**WHAT THIS TASK INVOLVES:**
Each line below is to be repeated exactly; any picture is to be left out.

**Caption-style text data:**
++++++++

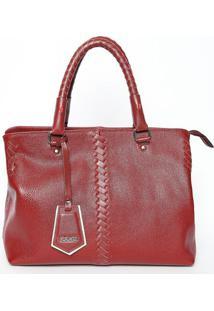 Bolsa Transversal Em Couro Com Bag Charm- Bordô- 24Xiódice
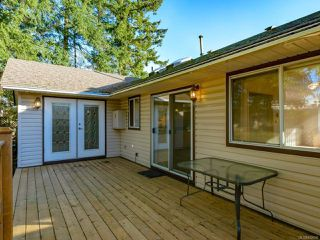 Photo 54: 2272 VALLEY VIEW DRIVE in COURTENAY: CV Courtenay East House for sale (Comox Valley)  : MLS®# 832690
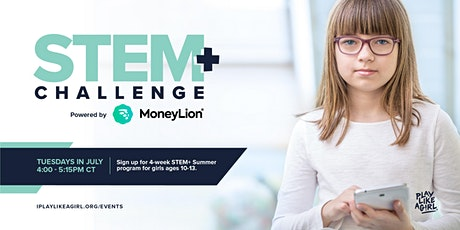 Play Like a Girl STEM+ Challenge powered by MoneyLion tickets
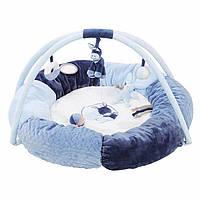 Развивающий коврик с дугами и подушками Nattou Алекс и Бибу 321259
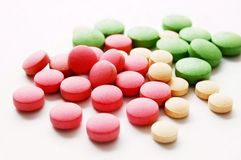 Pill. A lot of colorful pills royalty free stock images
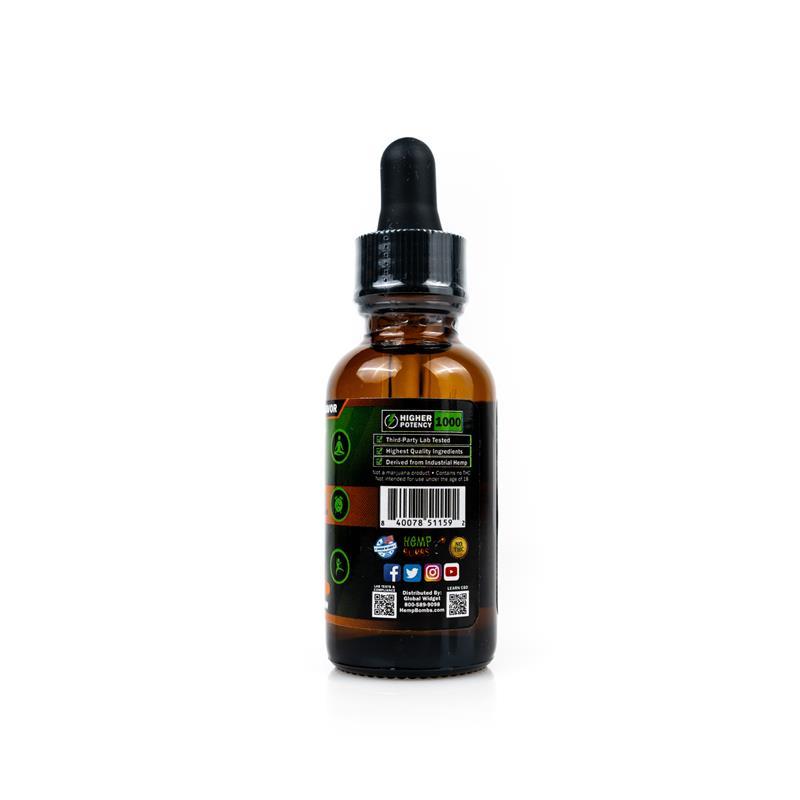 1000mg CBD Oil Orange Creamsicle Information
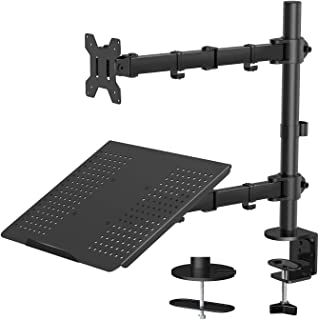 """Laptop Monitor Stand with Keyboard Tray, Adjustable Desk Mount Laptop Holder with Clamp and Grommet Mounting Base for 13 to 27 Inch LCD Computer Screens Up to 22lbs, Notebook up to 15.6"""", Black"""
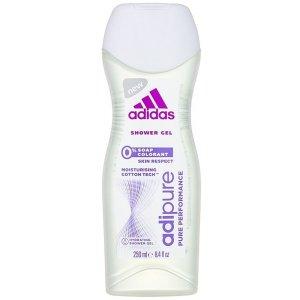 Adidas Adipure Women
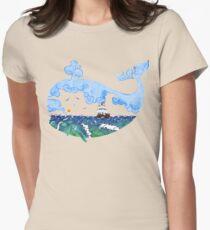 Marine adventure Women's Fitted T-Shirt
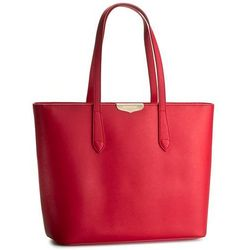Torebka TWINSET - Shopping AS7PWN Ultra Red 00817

++++++++

**WORKED SOLUTION:**
 Bolsa Transversal Em Couro Com Bag Charm- Bordô- 24Xiódice
 Photo 54: 2272 VALLEY VIEW DRIVE in COURTENAY: CV Courtenay East House for sale (Comox Valley)  : MLS®# 832690
 Play Like a Girl STEM+ Challenge powered by MoneyLion tickets
 Развивающий коврик с дугами и подушками Nattou Алекс и Бибу 321259
 Pill. A lot of colorful pills royalty free stock images
 1000mg CBD Oil Orange Creamsicle Information
 """Laptop Monitor Stand with Keyboard Tray, Adjustable Desk Mount Laptop Holder with Clamp and Grommet Mounting Base for 13 to 27 Inch LCD Computer Screens Up to 22lbs, Notebook up to 15.6"""", Black"""
 Adidas Adipure Women
 Marine adventure Women's Fitted T-Shirt
Torebka TWINSET - Shopping AS7PWN Ultra Red 00817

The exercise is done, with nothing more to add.